REPUBLIKA.CO.ID, NEW YORK --Sekretaris Jenderal Perserikatan Bangsa-Bangsa (PBB) Ban Ki-moon mengatakan jumlah korban meninggal dalam perang saudara di Suriah telah mencapai lebih dari 100.000 orang.
Hal itu diungkapkan Ban ketika ia mengajukan upaya-upaya baru untuk mewujudkan penyelenggaraan konferensi perdamaian.
Sekjen PBB itu bersama Menteri Luar Negeri Amerika Serikat John Kerry mengatakan kepada wartawan, sebelum melakukan pembicaraan di Markas Besar PBB, kemungkinan tidak ada penyelesaian militer dalam konflik yang telah berlangsung selama 28 bulan itu di Suriah.

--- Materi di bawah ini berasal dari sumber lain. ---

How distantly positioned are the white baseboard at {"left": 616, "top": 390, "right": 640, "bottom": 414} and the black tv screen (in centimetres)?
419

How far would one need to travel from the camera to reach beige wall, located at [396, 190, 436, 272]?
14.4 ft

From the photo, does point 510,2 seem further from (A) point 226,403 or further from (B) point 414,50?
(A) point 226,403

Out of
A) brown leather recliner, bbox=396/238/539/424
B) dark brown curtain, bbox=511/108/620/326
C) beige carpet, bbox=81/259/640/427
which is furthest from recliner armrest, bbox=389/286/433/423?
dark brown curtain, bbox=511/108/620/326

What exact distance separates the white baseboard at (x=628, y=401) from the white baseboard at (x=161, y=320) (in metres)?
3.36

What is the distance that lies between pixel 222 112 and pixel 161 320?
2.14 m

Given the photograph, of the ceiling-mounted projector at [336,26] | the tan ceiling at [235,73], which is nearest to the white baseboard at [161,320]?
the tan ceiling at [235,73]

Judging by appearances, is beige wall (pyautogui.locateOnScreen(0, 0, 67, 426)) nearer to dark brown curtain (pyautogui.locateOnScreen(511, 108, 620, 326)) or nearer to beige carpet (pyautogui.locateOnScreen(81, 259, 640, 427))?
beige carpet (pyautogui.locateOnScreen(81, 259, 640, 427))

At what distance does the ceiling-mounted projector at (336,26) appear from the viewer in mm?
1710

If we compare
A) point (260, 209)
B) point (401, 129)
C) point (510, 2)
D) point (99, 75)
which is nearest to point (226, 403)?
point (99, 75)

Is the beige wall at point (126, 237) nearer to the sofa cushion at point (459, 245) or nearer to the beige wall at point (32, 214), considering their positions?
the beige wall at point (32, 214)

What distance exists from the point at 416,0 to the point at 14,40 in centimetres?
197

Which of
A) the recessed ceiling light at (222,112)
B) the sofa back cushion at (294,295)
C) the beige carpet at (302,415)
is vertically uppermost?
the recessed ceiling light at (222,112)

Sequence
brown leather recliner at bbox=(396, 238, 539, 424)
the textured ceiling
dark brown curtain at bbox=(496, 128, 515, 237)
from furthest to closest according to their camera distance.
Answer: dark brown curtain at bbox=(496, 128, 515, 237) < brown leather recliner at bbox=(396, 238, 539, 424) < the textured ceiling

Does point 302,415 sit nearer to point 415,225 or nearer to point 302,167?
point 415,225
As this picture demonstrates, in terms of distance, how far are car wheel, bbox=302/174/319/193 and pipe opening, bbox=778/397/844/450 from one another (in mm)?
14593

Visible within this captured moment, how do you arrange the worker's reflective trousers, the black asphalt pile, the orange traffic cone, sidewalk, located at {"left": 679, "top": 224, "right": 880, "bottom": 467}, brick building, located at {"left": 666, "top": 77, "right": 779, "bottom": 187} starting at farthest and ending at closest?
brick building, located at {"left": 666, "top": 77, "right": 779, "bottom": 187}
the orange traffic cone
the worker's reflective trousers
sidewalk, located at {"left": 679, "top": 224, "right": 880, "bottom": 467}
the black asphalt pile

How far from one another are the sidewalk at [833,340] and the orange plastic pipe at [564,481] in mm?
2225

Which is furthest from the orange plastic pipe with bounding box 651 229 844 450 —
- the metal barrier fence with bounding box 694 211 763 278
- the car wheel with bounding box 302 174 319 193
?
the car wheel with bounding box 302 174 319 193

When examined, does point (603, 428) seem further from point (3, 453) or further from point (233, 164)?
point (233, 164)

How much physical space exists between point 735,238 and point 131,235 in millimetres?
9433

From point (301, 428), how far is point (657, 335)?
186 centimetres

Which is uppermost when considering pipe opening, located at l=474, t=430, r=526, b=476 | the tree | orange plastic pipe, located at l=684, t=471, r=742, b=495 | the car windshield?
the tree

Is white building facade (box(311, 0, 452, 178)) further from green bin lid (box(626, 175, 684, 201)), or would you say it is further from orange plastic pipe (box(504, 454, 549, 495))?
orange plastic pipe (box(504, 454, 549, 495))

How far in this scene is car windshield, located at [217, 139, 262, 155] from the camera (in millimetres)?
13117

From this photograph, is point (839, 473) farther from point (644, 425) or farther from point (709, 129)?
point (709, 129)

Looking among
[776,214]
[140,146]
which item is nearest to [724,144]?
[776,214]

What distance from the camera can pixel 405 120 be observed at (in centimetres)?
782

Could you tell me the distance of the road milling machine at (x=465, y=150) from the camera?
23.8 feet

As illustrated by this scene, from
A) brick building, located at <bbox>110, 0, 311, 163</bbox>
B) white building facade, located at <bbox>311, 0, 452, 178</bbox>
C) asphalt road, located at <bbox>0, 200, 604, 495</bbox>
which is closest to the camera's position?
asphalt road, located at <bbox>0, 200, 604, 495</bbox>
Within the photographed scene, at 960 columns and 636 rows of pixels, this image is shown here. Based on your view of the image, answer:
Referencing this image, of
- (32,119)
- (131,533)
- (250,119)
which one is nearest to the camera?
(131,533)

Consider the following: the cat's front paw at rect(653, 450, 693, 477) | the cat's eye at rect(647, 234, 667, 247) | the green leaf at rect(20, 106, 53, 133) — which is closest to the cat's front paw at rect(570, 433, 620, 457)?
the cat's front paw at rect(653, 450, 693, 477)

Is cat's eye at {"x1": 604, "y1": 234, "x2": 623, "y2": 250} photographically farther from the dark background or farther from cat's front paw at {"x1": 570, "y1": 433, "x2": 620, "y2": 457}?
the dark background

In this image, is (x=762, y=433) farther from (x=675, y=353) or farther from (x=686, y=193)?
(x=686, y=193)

Sementara para pegiat Suriah mengatakan jumlah korban tewas mencapai lebih dari 100.000 orang, PBB sebelumnya bersikap hati-hati. Bulan lalu, organisasi dunia itu mengatakan korban meninggal tercatat sekira 93.000 orang.
Namun pada hari Kamis, Ban mengatakan, "Lebih dari 100.000 orang telah kehilangan nyawa mereka, jutaan orang terpaksa mengungsi di dalam negeri ataupun menjadi pengungsi di negara-negara tetangga.
"Kita harus mengakhiri keadaan ini. Aksi-aksi militer dan kekerasan harus dihentikan oleh kedua belah pihak, dan karena itu kita harus bisa mewujudkan penyelenggaraan konferensi perdamaian di Jenewa sesegera mungkin."
Amerika Serikat dan Rusia pada bulan Mei lalu menyatakan tekad di depan media massa bahwa mereka akan berupaya menindaklanjuti konferensi perdamaian yang digelar tahun lalu di Jenewa. Konferensi tahun lalu itu meletakkan dasar bagi rencana peralihan.
Namun, perpecahan di antara kelompok-kelompok oposisi Suriah serta rintangan yang dibuat oleh pemerintahan Presiden Bashar al-Assad telah menghalangi upaya-upaya terjadinya pertemuan yang baru.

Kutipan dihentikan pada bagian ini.